Time single is not synonymous with healing or self-development, and being in a relationship is not incompatible with healing and self-development. Singlehood and being partnered do tend to facilitate different parts of our development, and so they’re both valuable. And people often gravitate towards one or the other as a comfort zone.
Being in a relationship can provide great material to work with and use to confront our individual wounds. The risk is that we over-attribute our pain to our partner and put pressure on them to relieve distress that we incorrectly feel they are the source of, rather than turning inward and using the distress to work on our issues (if those are the primary reason we’re hurting). When the problem isn’t compatibility, or a lack of hard work as a couple, what determines progress is how much we look within for the root causes of our emotional pain, rather than at our partner.
Feeling into what works
For me, it took meeting someone very compatible to realize how incompatible I was with some previous partners. My girlfriend and I do occasionally disappoint each other, but the basic alignment of temperments and shared goals has always felt pretty easeful. And that resonsance incentivizes us both to work to have a great journey together, and to continue to work on ourselves, knowing that we’re stable foundations for each other.

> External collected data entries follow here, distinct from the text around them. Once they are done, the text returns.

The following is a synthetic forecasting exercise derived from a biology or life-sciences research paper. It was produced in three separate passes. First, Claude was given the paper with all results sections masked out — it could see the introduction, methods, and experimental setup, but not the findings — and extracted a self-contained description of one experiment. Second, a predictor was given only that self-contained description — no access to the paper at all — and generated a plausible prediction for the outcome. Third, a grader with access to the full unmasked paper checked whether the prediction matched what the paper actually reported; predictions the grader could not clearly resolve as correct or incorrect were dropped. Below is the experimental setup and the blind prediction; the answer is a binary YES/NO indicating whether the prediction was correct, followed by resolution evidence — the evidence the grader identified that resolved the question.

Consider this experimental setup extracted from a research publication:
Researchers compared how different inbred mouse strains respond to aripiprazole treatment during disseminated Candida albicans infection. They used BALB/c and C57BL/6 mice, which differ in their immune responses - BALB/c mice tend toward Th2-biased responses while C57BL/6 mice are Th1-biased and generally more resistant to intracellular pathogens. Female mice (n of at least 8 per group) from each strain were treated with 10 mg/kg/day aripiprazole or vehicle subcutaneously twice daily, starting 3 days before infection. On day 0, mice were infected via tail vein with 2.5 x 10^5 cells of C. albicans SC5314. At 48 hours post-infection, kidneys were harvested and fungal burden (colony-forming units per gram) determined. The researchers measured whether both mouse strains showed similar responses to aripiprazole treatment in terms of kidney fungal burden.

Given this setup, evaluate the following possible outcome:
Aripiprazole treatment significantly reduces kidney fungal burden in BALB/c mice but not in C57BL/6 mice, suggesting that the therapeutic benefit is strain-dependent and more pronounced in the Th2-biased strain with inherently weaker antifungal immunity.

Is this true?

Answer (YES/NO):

We started out getting to know each other relatively slowly. The more time we spent together, the more we liked each other. I could tell she was genuinely grateful to have found me, and I saw great qualities in her that made me respect her. And the chemistry we have gradually grew out of feeling at ease with each other, without anxiety or distrust to block our attraction to each other. And the love is still growing.

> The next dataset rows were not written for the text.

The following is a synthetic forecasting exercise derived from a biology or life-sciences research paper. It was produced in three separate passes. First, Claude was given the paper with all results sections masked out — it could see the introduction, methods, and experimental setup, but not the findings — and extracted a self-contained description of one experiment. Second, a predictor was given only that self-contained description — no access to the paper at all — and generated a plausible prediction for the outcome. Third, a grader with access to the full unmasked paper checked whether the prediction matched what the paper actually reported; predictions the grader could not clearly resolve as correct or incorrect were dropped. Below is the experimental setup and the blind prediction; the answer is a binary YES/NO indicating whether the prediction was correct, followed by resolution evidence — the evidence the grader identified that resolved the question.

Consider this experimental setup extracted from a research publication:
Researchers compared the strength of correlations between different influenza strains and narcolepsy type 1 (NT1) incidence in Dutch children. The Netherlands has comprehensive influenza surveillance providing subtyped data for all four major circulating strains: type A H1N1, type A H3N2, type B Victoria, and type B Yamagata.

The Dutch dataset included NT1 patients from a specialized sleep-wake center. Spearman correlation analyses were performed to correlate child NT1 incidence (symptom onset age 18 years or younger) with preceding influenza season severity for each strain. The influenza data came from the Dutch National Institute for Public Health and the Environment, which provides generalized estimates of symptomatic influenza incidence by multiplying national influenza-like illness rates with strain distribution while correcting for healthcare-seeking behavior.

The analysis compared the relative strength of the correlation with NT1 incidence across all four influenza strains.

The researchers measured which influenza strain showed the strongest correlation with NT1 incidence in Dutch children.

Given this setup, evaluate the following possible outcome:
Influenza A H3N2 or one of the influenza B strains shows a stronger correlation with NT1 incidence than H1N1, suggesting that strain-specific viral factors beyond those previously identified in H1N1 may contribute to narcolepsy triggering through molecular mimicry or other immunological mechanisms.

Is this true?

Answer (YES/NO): YES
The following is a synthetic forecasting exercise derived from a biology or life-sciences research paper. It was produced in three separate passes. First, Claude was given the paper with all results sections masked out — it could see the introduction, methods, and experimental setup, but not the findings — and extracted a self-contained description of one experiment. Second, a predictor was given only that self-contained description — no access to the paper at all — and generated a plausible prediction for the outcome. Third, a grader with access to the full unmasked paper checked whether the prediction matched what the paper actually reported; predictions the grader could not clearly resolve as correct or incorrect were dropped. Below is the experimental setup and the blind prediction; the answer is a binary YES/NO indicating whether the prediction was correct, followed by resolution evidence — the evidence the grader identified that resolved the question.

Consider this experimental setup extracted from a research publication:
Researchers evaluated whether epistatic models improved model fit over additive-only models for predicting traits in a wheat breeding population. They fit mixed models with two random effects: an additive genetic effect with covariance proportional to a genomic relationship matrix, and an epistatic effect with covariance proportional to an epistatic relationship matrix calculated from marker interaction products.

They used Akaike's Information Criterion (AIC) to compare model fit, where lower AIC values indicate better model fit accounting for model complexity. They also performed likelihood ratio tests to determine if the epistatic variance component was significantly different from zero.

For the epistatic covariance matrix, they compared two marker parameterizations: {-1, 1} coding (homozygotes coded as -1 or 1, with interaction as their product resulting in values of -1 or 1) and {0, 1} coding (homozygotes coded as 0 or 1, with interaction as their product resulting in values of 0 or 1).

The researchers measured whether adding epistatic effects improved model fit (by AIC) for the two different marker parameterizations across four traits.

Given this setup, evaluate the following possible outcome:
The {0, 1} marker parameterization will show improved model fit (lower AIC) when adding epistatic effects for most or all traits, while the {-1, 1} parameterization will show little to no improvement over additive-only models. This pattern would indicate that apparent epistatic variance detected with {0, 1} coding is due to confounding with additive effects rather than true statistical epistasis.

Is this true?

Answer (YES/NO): NO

It’s tempting to simplify the success of our relationship to the single pillar of compatibility. But I don’t fully understand why it works, because why it works is always complex and, to some extent, mysterious. We both love to walk in nature. We both love to meditate and drink tea together. We love asking each other how we’re feeling and what we’re thinking, and listening with interest to the answers that we give each other. We love cooking together, and working on projects together, and sometimes we find new things we like doing together. We marvel sometimes at how beautiful our connection is.
We’ve both developed empathy over our lives from going through significant challenges. We’re both introspective and self-reflective people who have spent a lot of time alone, getting to know ourselves and finding peace within ourselves. We both have separate spiritual, mental, and physical practices that we devote time to independently. We both put in work every day to try to give each other what the other needs emotionally. We both realize that we need more interpersonal connection than just each other, and that we both need space to have friendships.
We’re also both unfinished and ever-evolving people, and we both see the relationship as, among many things, an opportunity to grow our self-awareness and work on ourselves through the inevitable bumps of imperfection in the road.
All three of the relationship pillars are present, and each of them enforces the other two. Had we met earlier in life before we’d done as much individual healing, it might not have worked. If we weren’t as energetically and interpersonally compatible, it might not work despite all the healing we’ve done. And if we didn’t put effort into tending to our relationship garden every day, it wouldn’t work either.
We’ve both had to learn in our own ways, sometimes through pain, about what leads to a nourishing relationship. I hope that some of that learning has been passed on to anyone who needs it through these words. Thanks for listening.